The most common way to ensure the future well being of your family is by estate planning which involves drawing up a Will. A Will enables a person to direct how his or her property be dealt with and whom it will go to when he or she is no longer alive. Under the law, when a person passes away, all his or her assets will be frozen until a Probate (where a valid Will exist) or the Letter of Administration (where there is no Will) have been granted by the High Court.
A Will is a legal document, drafted and executed in accordance with the State law, which becomes irrevocable at your death. It sets out how you wish to distribute your assets upon demise. This legal document takes effect only after your death, wherein you will also be known as the testator. You are allowed to alter, change or renew your Will as many times as you like during your lifetime. Do not forget that marriage automatically revokes a Will.
Among the advantages of having a Will compared to not having one, are as follows:-
- It is likely that the distribution of the assets from the deceased’s estate would be faster, more efficient and less costly;
- No administration bond is required in an application for Probate, unlike Letters of Administration when the deceased leaves no will;
- The testator can choose his or her beneficiaries and determine their entitlement;
- The testator can choose the executor(s) who will carry out the instructions set out in the will; and
- If the testator has children who are under the age of 18, he or she can appoint a testamentary guardian who will look after their interests and welfare.
Malaysians are still ignorant of the importance of having wills as they are considered a taboo (or pantang) subject. This is more evident in the Muslim community, which believes that it is not necessary to draw up a will as the religion has already provided the necessary provisions under Islamic inheritance law or Faraid upon their demise.
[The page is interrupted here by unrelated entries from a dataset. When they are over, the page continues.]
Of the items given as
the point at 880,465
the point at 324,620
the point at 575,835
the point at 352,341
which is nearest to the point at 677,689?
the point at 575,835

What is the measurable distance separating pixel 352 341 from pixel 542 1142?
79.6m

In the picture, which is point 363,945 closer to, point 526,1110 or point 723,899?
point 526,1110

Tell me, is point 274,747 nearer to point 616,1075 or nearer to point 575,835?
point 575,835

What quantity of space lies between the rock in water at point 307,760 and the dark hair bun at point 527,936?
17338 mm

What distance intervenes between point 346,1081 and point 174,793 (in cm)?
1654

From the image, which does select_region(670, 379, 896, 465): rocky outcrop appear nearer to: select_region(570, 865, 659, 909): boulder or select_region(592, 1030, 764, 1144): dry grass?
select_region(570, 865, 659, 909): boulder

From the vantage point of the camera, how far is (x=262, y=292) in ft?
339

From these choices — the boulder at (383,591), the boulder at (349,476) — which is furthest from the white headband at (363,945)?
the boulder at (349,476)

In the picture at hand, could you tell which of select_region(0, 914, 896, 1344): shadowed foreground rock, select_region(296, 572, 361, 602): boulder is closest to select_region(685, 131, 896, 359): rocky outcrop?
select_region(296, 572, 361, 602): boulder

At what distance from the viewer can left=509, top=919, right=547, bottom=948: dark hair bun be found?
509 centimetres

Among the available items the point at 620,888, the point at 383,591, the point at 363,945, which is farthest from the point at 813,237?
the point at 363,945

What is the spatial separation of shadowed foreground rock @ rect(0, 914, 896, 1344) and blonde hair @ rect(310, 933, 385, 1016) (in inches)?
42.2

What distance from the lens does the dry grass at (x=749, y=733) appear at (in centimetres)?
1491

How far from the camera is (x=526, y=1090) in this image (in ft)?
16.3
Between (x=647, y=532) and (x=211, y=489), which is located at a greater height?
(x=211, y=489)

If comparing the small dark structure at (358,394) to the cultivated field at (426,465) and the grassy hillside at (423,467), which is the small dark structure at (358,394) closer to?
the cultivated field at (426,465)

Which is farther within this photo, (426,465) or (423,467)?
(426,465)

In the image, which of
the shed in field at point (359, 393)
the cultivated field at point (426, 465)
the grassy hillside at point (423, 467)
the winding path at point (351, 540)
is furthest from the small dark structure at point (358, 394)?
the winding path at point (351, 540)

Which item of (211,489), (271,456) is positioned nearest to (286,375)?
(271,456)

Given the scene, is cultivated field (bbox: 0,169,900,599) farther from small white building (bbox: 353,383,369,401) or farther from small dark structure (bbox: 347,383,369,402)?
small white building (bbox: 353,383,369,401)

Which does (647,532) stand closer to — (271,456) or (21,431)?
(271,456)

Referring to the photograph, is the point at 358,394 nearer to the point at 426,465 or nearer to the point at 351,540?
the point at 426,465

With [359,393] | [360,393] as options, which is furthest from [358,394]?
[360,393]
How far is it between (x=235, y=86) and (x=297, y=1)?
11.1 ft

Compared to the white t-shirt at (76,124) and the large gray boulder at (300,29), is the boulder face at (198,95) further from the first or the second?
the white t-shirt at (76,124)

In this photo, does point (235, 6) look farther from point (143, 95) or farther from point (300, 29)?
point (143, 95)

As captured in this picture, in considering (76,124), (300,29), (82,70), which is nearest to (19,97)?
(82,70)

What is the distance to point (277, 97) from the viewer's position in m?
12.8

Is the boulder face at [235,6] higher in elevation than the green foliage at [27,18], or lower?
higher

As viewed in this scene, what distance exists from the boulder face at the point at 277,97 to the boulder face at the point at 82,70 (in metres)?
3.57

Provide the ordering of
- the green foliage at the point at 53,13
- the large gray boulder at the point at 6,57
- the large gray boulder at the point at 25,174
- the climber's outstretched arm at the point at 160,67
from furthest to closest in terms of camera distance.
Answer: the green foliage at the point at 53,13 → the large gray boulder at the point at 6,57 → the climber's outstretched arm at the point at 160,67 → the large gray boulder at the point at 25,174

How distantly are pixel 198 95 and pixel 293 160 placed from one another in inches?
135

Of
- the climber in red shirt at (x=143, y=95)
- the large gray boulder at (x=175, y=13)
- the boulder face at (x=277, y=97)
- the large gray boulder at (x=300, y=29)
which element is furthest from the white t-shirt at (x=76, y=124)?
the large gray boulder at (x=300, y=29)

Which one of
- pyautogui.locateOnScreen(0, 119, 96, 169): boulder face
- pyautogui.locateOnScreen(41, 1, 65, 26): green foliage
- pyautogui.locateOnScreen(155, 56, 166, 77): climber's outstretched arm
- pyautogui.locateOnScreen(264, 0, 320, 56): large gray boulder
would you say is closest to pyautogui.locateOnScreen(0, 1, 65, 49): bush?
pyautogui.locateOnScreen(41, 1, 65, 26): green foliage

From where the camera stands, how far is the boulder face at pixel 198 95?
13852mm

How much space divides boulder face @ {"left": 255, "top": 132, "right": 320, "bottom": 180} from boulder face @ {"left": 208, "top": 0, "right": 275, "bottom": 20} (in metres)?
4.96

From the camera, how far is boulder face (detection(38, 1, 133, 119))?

About 95 per cent of Malaysians procrastinate in writing their wills as they think that they will not die so soon.
Can I write my own Will?
Anybody can write a will as long as it is in accordance with the Wills Act 1959. However, for Muslims, the Syariah principles apply. It is important that the person who prepares the will has the expertise to prepare the document.
Preparing a meaningful Will is not a matter of looking at a few examples and then choosing one. In many cases it requires the testator, also called the donor; who is giving away his property through a Will to be clear as to what he has in mind. The person who prepares the Will must clearly put in writing the wishes of the donor.
In the case of non-Muslims, the Distribution Act 1950 provides for how the property is to be distributed in case there is no will. However, for there is no will. However, for Muslims only one-third of the estate at most can be willed away. The remaining two-thirds must be distributed according to Syariah law. A will therefore allows the donor to have his wishes carried out to the extent that the law permits.
A Will is valid if it is drawn up and witnessed by two people. Although it may be cheaper to draw up a will on your own, the drawback is that the testator may not be well-versed in the intricacies of Malaysian succession or inheritance laws to structure a will in the best possible manner.
Therefore, writing a Will is definitely a wise thing to do to ensure that your wishes are carried out as instructed. You can name your beneficiaries, guardian for your minor children (if any) and also an executor whom you trust to collect and manage your assets in accordance with the provisions of your Will. You should also provide for the distribution of the residue of your estate; that is your remaining assets (they do not need to be specified) which are not specifically given to individuals or organisations in your Will.